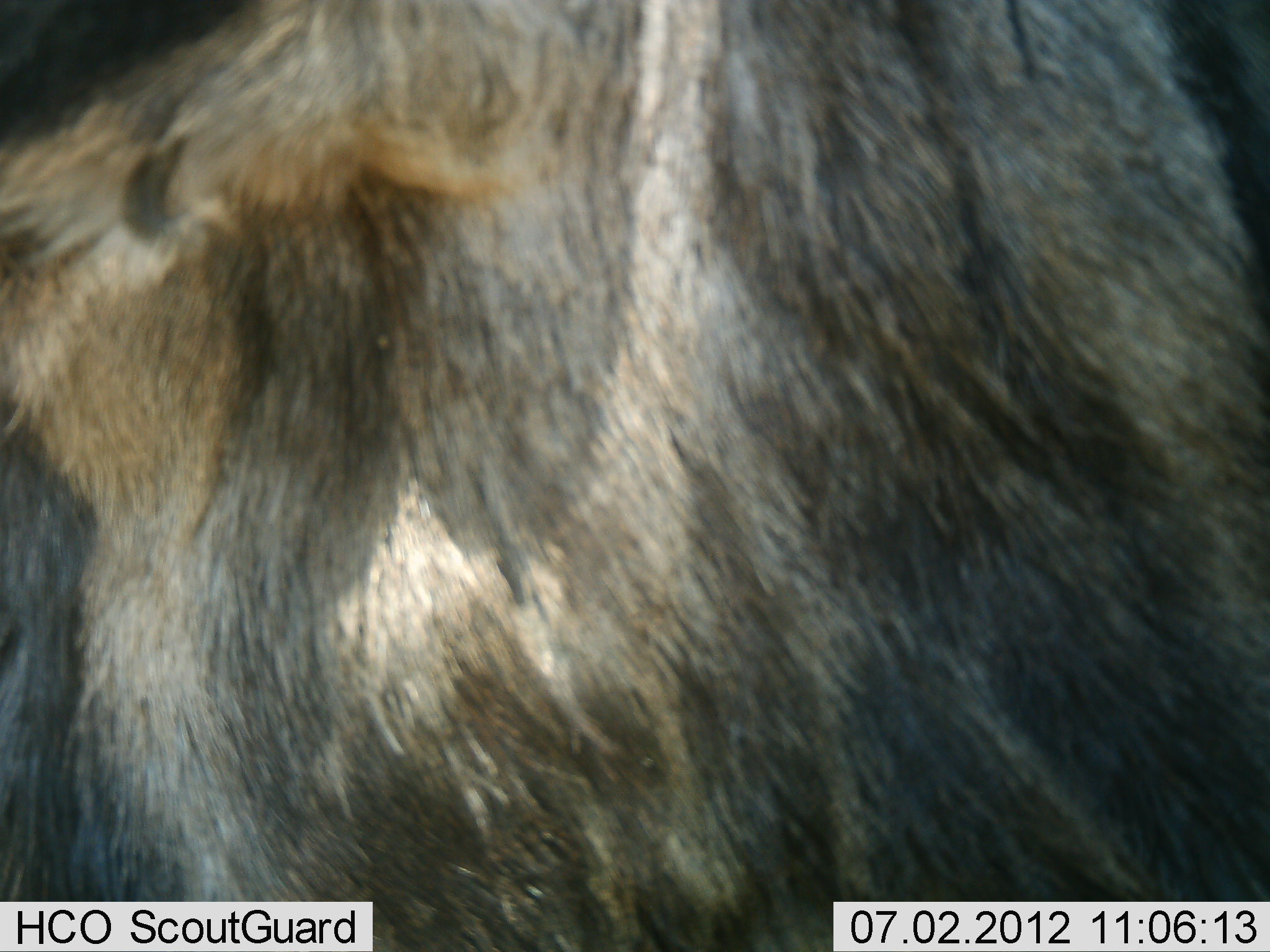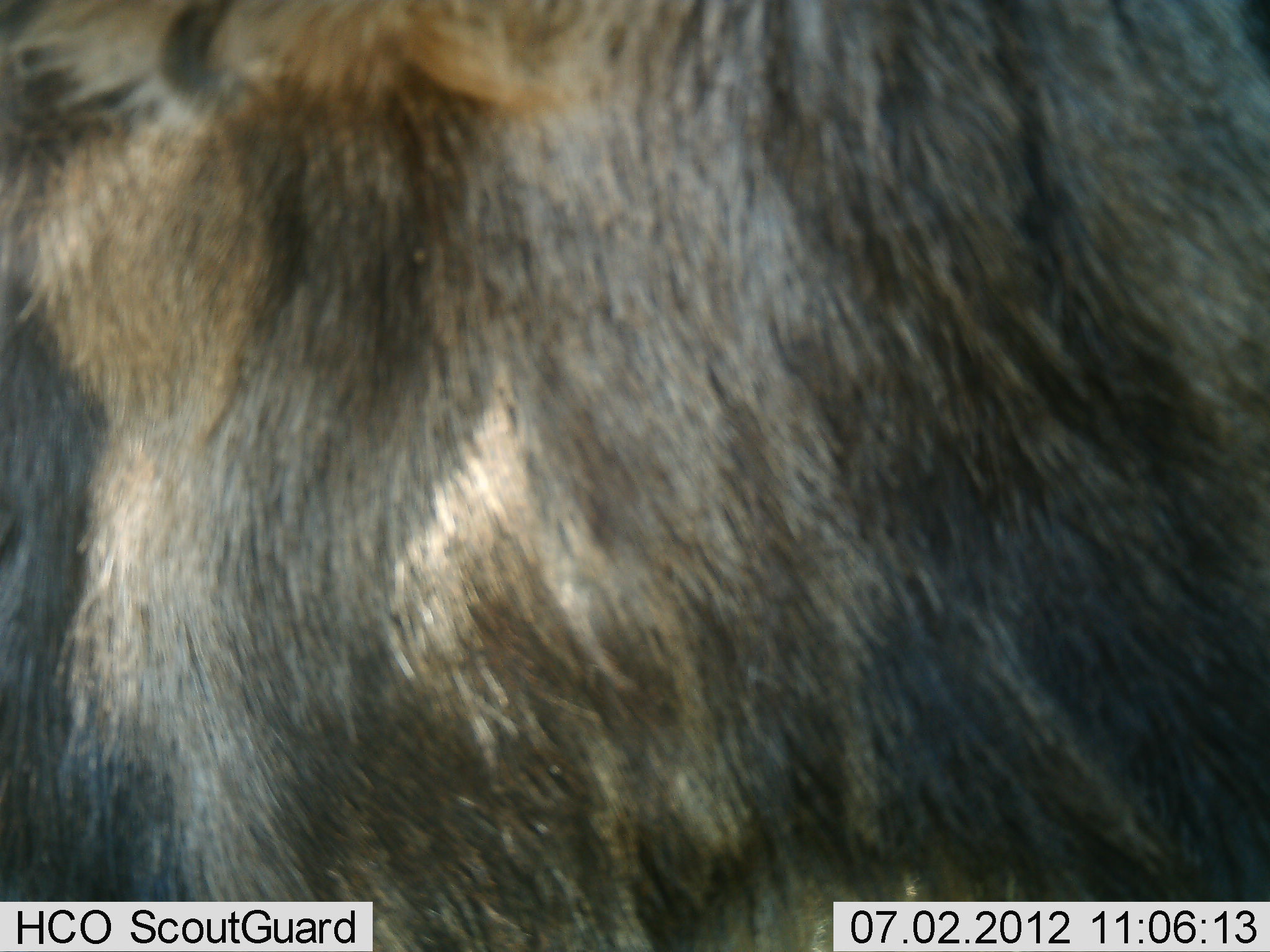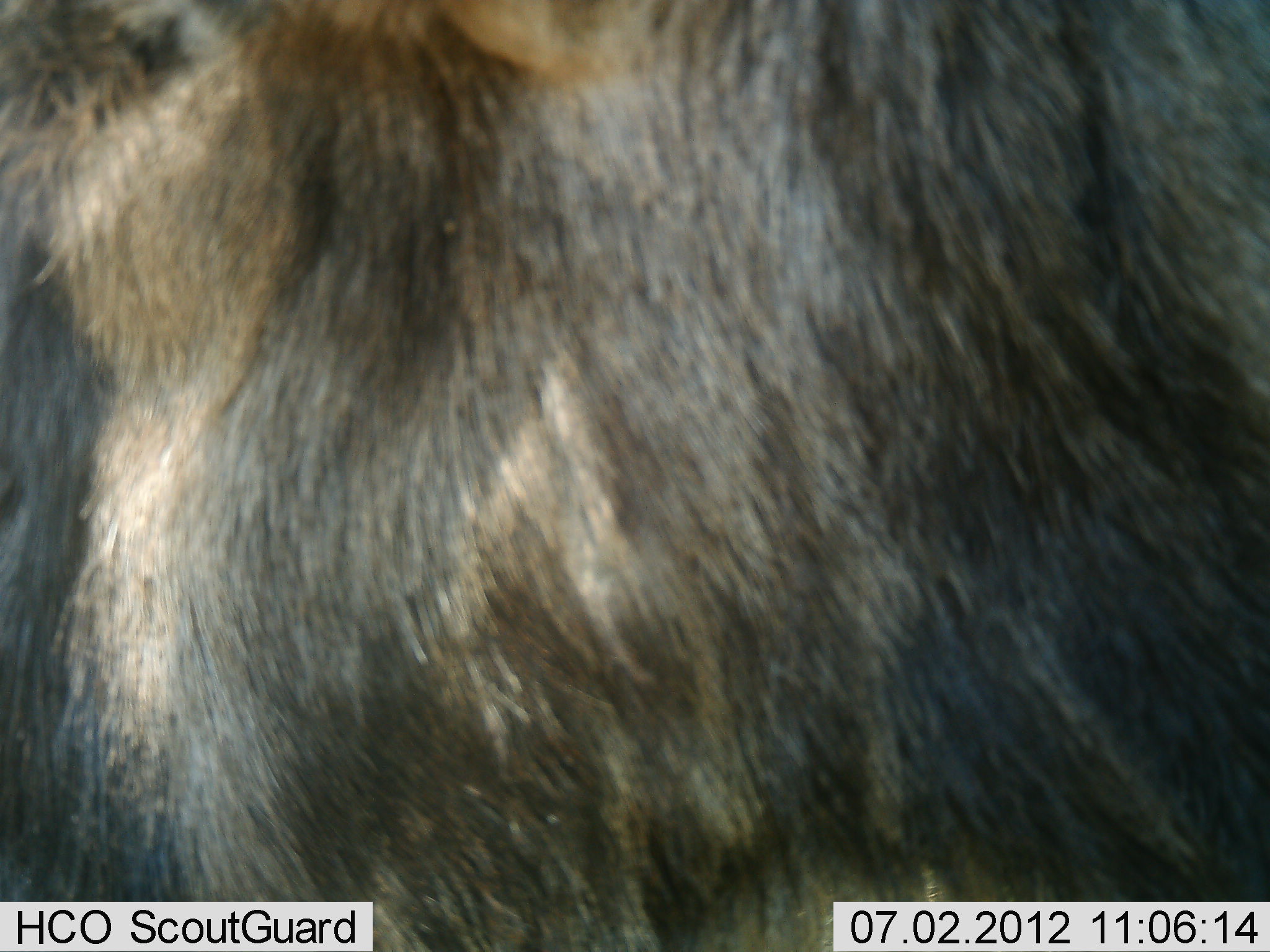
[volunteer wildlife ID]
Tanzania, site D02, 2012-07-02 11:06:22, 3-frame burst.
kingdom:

#### YOUR INSTRUCTIONS
An exact reproduction of the material is needed, without its images.

#### ANSWER BOX
[volunteer wildlife ID]
Tanzania, site D02, 2012-07-02 11:06:22, 3-frame burst.
kingdom:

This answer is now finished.